Voxtral Realtime¶
Voxtral Realtime is Mistral's 4B parameter streaming speech-to-text model, optimized for low-latency transcription.
Available Variants¶
| Variant | Precision | Size | Use Case | Repo |
|---|---|---|---|---|
| 4bit | 4-bit quantized | Smaller | Faster inference, lower memory | mlx-community/Voxtral-Mini-4B-Realtime-2602-4bit |
| fp16 | Full precision | Larger | Maximum accuracy | mlx-community/Voxtral-Mini-4B-Realtime-2602-fp16 |
Python Usage¶
Basic Transcription¶
from mlx_audio.stt.utils import load
# Use 4bit for faster inference, fp16 for full precision
model = load("mlx-community/Voxtral-Mini-4B-Realtime-2602-4bit")
# Transcribe audio
result = model.generate("audio.wav")
print(result.text)
Streaming Transcription¶
Live Input Streaming¶
When the audio is arriving in real time (mic, WebSocket, network), feed samples as they become available instead of passing a completed array:
import threading
import numpy as np
from mlx_audio.stt.models.voxtral_realtime.streaming import StreamingAudioSource
source = StreamingAudioSource()
def producer():
for chunk in capture_microphone_chunks(): # 16 kHz float32 np.ndarray
source.append(chunk)
source.close()
threading.Thread(target=producer, daemon=True).start()

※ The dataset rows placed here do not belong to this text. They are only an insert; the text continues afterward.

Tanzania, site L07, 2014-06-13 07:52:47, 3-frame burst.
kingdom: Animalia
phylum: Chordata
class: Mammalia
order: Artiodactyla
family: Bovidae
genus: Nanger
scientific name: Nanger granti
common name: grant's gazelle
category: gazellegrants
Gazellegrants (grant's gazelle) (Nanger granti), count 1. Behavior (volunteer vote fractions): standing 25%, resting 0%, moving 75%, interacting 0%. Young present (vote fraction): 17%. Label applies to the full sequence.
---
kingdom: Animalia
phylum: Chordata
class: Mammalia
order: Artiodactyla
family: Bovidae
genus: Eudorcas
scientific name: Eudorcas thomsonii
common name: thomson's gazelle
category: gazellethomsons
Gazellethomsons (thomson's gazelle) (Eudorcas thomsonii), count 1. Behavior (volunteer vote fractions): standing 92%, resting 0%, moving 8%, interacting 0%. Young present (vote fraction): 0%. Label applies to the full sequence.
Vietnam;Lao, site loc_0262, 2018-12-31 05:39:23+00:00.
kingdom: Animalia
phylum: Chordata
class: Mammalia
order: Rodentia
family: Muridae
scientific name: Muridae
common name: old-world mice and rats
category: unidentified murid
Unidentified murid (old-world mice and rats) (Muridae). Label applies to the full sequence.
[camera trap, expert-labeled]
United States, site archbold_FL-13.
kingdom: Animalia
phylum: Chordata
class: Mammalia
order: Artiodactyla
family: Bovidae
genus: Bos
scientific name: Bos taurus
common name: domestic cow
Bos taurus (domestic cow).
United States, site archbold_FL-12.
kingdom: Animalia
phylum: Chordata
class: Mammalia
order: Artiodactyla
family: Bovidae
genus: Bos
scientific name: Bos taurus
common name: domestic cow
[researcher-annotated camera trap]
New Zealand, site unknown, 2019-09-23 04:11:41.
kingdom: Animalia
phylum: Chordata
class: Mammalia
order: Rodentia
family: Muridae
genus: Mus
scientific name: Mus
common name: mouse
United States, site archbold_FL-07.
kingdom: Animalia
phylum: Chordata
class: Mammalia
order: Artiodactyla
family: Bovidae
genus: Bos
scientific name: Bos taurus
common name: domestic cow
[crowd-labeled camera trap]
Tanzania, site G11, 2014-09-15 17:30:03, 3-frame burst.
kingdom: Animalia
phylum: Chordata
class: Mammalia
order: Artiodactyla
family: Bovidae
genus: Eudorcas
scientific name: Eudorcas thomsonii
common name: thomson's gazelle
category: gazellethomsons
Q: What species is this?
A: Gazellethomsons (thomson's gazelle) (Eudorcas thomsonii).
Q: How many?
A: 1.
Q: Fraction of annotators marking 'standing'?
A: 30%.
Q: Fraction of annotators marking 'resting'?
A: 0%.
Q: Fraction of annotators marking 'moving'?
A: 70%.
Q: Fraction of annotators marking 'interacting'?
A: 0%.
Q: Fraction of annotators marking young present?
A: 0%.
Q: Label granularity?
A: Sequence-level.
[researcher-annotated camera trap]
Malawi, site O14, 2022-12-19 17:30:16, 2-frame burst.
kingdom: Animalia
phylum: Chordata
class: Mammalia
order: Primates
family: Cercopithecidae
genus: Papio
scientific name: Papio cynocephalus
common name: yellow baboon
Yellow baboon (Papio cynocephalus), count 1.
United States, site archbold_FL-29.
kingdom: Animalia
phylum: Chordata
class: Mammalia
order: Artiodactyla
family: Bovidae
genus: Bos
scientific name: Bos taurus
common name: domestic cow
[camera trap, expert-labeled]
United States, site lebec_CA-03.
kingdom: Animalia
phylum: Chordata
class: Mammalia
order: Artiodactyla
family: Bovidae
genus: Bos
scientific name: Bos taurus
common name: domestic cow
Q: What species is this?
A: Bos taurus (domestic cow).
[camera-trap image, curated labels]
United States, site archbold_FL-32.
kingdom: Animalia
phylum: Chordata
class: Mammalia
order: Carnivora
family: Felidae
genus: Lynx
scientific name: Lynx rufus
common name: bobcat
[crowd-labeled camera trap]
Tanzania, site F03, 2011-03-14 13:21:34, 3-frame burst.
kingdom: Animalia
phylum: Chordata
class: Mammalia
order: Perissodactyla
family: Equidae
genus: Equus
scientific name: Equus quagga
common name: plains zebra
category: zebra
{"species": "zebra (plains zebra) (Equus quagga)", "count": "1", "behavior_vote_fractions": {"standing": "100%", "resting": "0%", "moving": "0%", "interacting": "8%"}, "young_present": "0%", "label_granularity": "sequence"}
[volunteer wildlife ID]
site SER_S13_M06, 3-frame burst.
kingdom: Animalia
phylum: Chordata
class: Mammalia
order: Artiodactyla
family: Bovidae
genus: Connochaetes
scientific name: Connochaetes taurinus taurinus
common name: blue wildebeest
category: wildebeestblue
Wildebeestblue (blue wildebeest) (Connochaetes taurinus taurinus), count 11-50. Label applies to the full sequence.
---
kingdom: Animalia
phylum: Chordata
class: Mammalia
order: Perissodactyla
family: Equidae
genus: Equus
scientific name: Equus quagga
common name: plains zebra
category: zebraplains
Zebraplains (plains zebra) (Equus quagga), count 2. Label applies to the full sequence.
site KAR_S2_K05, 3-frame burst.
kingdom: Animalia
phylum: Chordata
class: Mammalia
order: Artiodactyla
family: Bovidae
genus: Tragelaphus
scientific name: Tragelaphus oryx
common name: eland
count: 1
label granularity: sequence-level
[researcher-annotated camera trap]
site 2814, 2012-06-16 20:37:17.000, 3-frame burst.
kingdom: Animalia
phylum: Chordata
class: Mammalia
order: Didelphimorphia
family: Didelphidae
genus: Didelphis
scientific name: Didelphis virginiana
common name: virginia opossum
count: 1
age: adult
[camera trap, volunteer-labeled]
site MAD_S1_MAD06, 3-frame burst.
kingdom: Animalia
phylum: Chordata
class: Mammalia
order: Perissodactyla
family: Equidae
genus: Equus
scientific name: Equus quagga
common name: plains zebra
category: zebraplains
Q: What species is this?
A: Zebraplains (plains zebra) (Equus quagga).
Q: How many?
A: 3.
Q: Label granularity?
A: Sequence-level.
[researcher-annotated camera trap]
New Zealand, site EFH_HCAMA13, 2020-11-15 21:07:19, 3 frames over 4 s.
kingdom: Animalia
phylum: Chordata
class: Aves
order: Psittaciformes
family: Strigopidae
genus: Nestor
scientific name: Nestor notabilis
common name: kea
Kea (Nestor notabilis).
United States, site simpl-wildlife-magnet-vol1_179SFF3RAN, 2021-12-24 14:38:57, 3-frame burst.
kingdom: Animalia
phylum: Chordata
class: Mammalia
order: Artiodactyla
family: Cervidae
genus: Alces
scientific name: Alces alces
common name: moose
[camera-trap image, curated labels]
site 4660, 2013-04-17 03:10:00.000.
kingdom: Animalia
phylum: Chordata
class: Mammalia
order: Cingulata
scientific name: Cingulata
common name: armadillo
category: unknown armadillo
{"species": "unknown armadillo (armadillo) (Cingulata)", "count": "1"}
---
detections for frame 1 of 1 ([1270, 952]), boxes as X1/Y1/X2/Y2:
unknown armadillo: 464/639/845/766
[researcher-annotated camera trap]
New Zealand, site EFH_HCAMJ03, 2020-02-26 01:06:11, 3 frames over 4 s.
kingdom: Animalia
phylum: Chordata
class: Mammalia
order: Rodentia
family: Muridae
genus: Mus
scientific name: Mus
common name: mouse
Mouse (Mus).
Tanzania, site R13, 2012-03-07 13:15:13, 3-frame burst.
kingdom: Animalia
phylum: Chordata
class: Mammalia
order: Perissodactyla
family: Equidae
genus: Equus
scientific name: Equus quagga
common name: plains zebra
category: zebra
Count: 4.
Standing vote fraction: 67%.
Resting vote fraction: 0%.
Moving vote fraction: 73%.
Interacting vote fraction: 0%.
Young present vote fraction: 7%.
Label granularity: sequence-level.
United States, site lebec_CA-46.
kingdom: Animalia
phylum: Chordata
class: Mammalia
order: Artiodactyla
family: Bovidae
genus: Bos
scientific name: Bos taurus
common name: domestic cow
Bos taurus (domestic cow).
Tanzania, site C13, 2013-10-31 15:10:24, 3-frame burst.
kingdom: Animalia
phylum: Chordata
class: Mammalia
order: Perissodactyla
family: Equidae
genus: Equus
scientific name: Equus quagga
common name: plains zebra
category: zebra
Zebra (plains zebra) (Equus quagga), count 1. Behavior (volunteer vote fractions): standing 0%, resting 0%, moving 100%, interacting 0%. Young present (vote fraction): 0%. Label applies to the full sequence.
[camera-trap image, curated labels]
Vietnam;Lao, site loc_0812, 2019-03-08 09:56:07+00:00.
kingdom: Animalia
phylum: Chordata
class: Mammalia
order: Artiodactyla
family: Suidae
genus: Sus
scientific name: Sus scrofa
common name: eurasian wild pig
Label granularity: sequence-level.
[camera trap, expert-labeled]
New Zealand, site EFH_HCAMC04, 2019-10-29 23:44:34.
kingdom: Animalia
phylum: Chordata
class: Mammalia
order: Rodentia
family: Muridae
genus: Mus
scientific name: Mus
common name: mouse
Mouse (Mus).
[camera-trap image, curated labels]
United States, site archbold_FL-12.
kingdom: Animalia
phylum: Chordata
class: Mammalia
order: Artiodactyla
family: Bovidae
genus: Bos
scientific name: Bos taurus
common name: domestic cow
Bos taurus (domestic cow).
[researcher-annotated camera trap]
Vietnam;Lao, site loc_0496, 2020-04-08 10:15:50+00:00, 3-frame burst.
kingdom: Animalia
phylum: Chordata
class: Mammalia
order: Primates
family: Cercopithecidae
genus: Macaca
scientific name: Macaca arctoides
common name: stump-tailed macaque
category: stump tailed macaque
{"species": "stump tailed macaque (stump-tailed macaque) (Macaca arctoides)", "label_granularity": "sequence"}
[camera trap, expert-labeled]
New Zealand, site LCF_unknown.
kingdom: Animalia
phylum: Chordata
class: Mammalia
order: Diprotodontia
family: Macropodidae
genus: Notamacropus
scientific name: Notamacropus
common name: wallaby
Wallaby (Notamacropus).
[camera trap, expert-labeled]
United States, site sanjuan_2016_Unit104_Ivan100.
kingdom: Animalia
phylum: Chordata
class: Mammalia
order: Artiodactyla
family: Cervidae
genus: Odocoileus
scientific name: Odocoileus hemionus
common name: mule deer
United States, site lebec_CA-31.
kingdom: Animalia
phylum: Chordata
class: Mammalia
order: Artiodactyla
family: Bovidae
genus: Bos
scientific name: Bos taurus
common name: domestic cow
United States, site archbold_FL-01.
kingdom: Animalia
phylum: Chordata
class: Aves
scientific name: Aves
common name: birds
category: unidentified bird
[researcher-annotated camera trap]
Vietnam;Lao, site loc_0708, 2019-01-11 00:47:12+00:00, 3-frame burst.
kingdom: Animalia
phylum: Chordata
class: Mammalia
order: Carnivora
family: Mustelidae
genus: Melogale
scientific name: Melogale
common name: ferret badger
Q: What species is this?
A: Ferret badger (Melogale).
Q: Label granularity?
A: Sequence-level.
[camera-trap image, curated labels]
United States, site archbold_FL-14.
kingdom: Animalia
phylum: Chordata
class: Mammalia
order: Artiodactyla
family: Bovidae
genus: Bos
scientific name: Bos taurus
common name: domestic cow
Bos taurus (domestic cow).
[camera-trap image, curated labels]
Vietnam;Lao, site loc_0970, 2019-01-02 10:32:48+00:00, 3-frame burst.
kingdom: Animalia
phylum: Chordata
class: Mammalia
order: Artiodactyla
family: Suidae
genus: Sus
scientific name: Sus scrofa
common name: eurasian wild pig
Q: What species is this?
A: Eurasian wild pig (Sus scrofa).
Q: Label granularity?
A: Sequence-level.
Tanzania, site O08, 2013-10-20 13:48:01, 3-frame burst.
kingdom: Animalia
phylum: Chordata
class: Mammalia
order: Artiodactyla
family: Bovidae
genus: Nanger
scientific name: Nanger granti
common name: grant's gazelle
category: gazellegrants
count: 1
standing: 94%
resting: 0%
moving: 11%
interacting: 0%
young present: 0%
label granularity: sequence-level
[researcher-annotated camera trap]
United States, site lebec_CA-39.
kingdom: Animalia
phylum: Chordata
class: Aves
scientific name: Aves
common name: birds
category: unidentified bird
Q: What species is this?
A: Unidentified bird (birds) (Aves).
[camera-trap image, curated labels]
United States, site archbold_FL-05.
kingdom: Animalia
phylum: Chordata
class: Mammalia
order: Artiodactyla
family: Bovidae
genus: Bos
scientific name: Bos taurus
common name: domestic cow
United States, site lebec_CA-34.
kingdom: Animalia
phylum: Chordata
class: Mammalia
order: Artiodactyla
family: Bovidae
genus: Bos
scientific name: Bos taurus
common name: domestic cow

for delta in model.generate_streaming(source):
print(delta, end="", flush=True)
For cooperative integrations (async servers, multiple concurrent
streams) use the lower-level session API. feed() is a cheap
thread-safe queue push; step(max_decode_tokens=N) runs a bounded
unit of MLX work and returns the deltas emitted during that call.
This is cooperative scheduling, not parallel MLX execution: a server
can alternate short step() calls across sessions on the same
executor, but the actual MLX work should still be serialized per
process/device. This works well when each session can process audio
faster than real time, leaving room for another stream — or an LLM
request — to run before the next audio chunk arrives:
session = model.create_streaming_session()
# Producer side (any thread or asyncio task):
session.feed(samples) # cheap, non-blocking
session.close() # end-of-stream signal
# Consumer side (MLX executor thread):
while not session.done:
for delta in session.step(max_decode_tokens=4):
emit(delta)
Adjusting Transcription Delay¶
Lower delay values produce faster output but may reduce accuracy:
4bit vs fp16
The 4bit variant offers significantly faster inference and lower memory usage, making it ideal for real-time applications. Use fp16 when maximum transcription accuracy is required.
Streaming-first design
Voxtral Realtime is specifically designed for streaming use cases. The stream=True mode delivers transcription chunks as they become available, enabling real-time applications like live captioning.